El hombre de la máscara de hierro

Cómo se respeta la consigna en la Bastilla

Fouquet, mientras su carroza lo llevaba como en alas del huracán, se estremecía de horror al pensar en lo que acababa de saber.

—¿Qué hacían, en su juventud esos hombres prodigiosos —decía entre sí el superintendente—, si en la edad madura todavía tienen fibra para idear tales empresas y ejecutarlas sin pestañear?

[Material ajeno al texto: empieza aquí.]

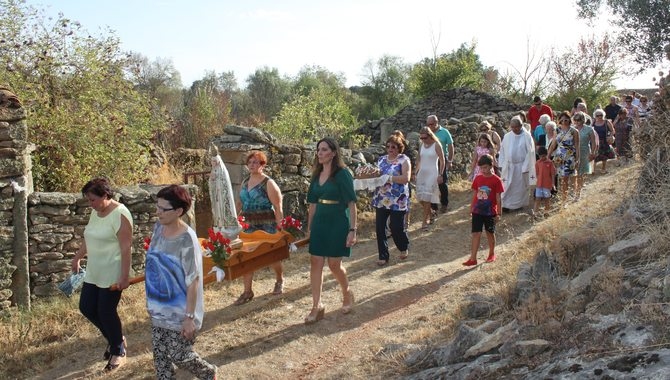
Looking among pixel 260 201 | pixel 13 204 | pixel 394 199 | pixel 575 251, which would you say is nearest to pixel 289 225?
pixel 260 201

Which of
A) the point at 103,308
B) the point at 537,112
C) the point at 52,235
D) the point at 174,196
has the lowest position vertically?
the point at 103,308

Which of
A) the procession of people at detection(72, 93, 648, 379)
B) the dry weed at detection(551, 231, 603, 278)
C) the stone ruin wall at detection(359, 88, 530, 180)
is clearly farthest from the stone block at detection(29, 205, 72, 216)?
the stone ruin wall at detection(359, 88, 530, 180)

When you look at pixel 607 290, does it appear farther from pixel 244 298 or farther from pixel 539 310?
pixel 244 298

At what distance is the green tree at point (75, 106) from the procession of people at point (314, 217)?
2116 mm

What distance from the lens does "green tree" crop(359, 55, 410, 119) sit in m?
41.1

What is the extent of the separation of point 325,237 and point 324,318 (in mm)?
923

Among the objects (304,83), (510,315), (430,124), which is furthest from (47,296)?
(304,83)

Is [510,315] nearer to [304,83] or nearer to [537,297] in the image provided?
[537,297]

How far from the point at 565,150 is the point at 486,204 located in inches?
133

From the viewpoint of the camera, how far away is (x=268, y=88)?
4359 cm

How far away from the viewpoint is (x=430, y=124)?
11125 mm

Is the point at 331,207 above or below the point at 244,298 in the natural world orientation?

A veces, Fouquet se preguntaba si cuanto le contó Herblay no era un sueño, y si al llegar él a la Bastilla no iba a encontrar una orden de arresto que le enviase adonde el rey destronado.

En esta previsión, el superintendente dio algunas órdenes selladas por el camino, mientras enganchaban los caballos, y las dirigió a D’Artagnan y a todos los jefes de cuerpo cuya fidelidad no podía ser sospechosa.

—De esta manera —dijo entre sí Fouquet—, preso o no, habré servido cual debo la causa del honor. Como las órdenes no llegarán a su destino antes que yo, si vuelvo libre, no las habrán abierto, y las recobraré. Si tardo, será señal de que me habrá ocurrido alguna desgracia, y entonces nos llegará socorro a mí y al rey.

Así preparado, el superintendente llegó a la puerta de la Bastilla después de haber recorrido cinco leguas y media en una hora.